Excerpts from a dataset:
──────────

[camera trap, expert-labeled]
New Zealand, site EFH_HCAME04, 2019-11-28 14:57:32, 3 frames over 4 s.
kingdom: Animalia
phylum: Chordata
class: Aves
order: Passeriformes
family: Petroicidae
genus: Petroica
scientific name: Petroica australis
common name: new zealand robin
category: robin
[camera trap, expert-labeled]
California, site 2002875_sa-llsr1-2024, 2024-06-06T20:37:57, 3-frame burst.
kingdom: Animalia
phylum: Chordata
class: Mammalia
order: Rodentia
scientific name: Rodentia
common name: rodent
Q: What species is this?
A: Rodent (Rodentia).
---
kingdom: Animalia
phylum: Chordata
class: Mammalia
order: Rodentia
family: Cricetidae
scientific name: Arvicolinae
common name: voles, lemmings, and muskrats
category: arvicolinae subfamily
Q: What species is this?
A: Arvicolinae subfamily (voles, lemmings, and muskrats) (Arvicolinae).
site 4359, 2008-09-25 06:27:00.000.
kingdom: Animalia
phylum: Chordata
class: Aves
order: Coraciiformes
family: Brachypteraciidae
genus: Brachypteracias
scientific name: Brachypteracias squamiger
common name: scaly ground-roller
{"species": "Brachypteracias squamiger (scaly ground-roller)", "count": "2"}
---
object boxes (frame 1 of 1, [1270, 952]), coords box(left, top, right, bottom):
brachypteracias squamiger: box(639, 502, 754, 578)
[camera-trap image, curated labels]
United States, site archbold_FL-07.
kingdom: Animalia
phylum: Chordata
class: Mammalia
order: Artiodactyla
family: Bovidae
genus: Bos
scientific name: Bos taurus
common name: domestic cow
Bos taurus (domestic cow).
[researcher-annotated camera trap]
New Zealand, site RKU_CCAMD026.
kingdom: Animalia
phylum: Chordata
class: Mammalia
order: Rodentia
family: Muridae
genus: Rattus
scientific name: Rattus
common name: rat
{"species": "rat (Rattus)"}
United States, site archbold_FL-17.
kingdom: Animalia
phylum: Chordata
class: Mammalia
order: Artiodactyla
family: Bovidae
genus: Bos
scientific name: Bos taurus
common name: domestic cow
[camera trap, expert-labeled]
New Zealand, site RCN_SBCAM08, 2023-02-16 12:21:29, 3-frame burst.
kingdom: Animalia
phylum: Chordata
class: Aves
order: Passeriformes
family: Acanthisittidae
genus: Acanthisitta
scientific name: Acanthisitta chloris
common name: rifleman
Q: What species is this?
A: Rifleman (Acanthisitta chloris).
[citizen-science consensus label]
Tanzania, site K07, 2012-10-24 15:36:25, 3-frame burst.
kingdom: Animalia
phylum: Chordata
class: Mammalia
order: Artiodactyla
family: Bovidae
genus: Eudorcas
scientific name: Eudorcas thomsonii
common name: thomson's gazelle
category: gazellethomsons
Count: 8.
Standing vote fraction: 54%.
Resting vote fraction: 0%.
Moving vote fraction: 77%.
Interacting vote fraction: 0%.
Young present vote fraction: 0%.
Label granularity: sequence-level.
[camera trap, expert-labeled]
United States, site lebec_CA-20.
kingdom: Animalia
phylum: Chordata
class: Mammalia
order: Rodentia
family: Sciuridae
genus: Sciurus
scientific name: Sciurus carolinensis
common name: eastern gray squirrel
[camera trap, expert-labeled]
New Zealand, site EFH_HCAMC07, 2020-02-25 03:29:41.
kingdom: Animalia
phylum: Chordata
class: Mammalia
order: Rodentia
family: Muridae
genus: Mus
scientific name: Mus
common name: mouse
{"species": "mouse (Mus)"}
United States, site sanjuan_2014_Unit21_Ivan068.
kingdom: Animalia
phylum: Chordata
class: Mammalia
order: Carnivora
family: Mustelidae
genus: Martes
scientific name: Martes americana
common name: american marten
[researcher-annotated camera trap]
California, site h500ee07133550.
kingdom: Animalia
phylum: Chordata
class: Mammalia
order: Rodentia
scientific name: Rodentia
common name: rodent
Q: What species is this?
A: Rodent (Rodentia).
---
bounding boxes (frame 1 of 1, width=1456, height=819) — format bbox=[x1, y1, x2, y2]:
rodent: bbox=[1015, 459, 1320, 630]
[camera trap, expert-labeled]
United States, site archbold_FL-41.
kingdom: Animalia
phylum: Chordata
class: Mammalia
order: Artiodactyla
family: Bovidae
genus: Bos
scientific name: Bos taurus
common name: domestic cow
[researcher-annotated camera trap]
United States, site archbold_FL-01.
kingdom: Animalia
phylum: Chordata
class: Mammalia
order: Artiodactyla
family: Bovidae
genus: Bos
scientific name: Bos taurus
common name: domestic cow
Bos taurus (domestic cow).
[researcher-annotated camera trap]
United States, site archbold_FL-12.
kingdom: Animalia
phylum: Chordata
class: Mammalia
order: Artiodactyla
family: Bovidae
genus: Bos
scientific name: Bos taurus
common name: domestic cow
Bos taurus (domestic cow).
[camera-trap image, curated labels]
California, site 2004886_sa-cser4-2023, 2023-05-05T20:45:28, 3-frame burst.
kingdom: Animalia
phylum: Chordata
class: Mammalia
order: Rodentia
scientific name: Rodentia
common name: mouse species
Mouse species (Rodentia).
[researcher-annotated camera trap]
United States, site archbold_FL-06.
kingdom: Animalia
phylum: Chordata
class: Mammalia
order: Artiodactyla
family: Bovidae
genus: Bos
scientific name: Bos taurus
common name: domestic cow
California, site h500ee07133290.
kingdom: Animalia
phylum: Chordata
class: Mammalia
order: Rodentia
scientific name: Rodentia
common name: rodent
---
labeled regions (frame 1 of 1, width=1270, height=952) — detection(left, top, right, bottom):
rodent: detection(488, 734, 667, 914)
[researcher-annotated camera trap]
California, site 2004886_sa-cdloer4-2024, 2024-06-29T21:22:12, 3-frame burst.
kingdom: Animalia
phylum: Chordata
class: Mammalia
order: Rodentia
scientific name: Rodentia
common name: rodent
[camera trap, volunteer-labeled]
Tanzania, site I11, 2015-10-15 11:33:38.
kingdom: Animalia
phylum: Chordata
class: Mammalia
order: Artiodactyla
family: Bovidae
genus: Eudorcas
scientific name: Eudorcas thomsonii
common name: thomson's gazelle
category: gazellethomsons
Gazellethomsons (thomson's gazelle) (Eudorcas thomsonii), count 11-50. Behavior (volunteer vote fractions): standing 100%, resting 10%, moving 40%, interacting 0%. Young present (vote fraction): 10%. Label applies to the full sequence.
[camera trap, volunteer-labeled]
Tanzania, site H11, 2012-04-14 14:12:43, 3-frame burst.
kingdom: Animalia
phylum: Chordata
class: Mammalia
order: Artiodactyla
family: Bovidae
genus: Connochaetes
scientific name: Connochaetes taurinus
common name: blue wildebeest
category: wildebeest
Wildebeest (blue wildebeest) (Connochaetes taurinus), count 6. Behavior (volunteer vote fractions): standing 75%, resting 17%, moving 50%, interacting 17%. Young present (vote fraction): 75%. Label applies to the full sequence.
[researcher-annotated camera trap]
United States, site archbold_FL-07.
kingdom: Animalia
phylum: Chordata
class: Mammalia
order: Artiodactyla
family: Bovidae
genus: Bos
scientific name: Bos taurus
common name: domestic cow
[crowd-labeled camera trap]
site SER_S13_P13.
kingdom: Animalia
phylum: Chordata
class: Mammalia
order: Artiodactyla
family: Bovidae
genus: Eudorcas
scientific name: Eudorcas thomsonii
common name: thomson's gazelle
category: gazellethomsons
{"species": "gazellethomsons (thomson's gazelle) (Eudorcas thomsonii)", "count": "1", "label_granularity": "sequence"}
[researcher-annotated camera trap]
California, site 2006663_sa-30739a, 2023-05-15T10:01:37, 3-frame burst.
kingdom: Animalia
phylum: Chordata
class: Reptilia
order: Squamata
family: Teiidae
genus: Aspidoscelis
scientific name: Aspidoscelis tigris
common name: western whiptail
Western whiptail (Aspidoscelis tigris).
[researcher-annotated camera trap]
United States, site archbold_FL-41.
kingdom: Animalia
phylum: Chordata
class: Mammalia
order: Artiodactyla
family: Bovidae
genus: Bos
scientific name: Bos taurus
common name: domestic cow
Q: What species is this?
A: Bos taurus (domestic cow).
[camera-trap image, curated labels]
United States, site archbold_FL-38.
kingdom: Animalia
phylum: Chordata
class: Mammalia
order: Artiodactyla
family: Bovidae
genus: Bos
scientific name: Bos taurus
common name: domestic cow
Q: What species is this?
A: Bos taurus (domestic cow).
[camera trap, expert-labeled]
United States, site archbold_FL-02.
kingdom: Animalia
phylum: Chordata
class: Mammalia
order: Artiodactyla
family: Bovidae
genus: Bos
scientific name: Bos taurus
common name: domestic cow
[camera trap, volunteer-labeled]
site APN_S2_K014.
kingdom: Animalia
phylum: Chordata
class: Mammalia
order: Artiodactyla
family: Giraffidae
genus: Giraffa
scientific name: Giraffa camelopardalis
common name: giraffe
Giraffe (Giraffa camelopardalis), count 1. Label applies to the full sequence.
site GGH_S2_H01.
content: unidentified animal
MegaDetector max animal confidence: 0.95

──────────

### What is expected
If a line above contains the word "States", list it.

### Task result
United States, site archbold_FL-07.
United States, site archbold_FL-17.
United States, site lebec_CA-20.
United States, site sanjuan_2014_Unit21_Ivan068.
United States, site archbold_FL-41.
United States, site archbold_FL-01.
United States, site archbold_FL-12.
United States, site archbold_FL-06.
United States, site archbold_FL-07.
United States, site archbold_FL-41.
United States, site archbold_FL-38.
United States, site archbold_FL-02.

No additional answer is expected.